Dataset entries
※
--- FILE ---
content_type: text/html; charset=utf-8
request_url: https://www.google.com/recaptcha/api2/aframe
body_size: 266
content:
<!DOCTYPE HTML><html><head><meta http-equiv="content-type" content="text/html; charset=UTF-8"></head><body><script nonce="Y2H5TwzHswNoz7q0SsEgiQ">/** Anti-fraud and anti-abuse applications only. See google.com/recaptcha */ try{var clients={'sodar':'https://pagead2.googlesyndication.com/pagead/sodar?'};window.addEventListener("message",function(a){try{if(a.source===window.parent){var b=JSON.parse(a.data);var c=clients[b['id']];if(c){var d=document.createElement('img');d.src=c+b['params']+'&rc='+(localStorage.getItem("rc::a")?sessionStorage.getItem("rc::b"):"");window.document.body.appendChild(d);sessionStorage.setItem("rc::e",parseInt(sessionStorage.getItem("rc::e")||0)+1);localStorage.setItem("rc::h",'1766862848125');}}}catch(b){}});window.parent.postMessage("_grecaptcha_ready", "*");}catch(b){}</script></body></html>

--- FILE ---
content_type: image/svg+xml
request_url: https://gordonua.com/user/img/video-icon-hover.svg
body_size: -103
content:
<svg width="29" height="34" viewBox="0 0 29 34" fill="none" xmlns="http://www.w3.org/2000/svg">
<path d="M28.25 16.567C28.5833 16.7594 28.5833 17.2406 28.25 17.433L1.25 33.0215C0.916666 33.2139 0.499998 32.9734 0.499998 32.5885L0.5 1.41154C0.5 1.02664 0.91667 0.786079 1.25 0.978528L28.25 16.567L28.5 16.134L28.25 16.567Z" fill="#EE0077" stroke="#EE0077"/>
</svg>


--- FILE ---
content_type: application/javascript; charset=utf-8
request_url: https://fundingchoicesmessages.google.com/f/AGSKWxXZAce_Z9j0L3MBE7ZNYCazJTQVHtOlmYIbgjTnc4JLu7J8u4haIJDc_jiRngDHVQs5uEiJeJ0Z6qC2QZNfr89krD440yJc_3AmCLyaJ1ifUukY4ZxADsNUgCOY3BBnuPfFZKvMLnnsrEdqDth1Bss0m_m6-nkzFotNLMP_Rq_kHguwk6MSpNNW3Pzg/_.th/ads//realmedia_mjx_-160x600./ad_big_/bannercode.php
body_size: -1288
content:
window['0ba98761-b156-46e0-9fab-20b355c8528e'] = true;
※
**BRIEF:**
Starting at the first line of the records above, please copy each line exactly until you reach the line containing "content_type: application/javascript; charset=utf-8". Include that line and stop there.

**WORKED SOLUTION:**
--- FILE ---
content_type: text/html; charset=utf-8
request_url: https://www.google.com/recaptcha/api2/aframe
body_size: 266
content:
<!DOCTYPE HTML><html><head><meta http-equiv="content-type" content="text/html; charset=UTF-8"></head><body><script nonce="Y2H5TwzHswNoz7q0SsEgiQ">/** Anti-fraud and anti-abuse applications only. See google.com/recaptcha */ try{var clients={'sodar':'https://pagead2.googlesyndication.com/pagead/sodar?'};window.addEventListener("message",function(a){try{if(a.source===window.parent){var b=JSON.parse(a.data);var c=clients[b['id']];if(c){var d=document.createElement('img');d.src=c+b['params']+'&rc='+(localStorage.getItem("rc::a")?sessionStorage.getItem("rc::b"):"");window.document.body.appendChild(d);sessionStorage.setItem("rc::e",parseInt(sessionStorage.getItem("rc::e")||0)+1);localStorage.setItem("rc::h",'1766862848125');}}}catch(b){}});window.parent.postMessage("_grecaptcha_ready", "*");}catch(b){}</script></body></html>

--- FILE ---
content_type: image/svg+xml
request_url: https://gordonua.com/user/img/video-icon-hover.svg
body_size: -103
content:
<svg width="29" height="34" viewBox="0 0 29 34" fill="none" xmlns="http://www.w3.org/2000/svg">
<path d="M28.25 16.567C28.5833 16.7594 28.5833 17.2406 28.25 17.433L1.25 33.0215C0.916666 33.2139 0.499998 32.9734 0.499998 32.5885L0.5 1.41154C0.5 1.02664 0.91667 0.786079 1.25 0.978528L28.25 16.567L28.5 16.134L28.25 16.567Z" fill="#EE0077" stroke="#EE0077"/>
</svg>


--- FILE ---
content_type: application/javascript; charset=utf-8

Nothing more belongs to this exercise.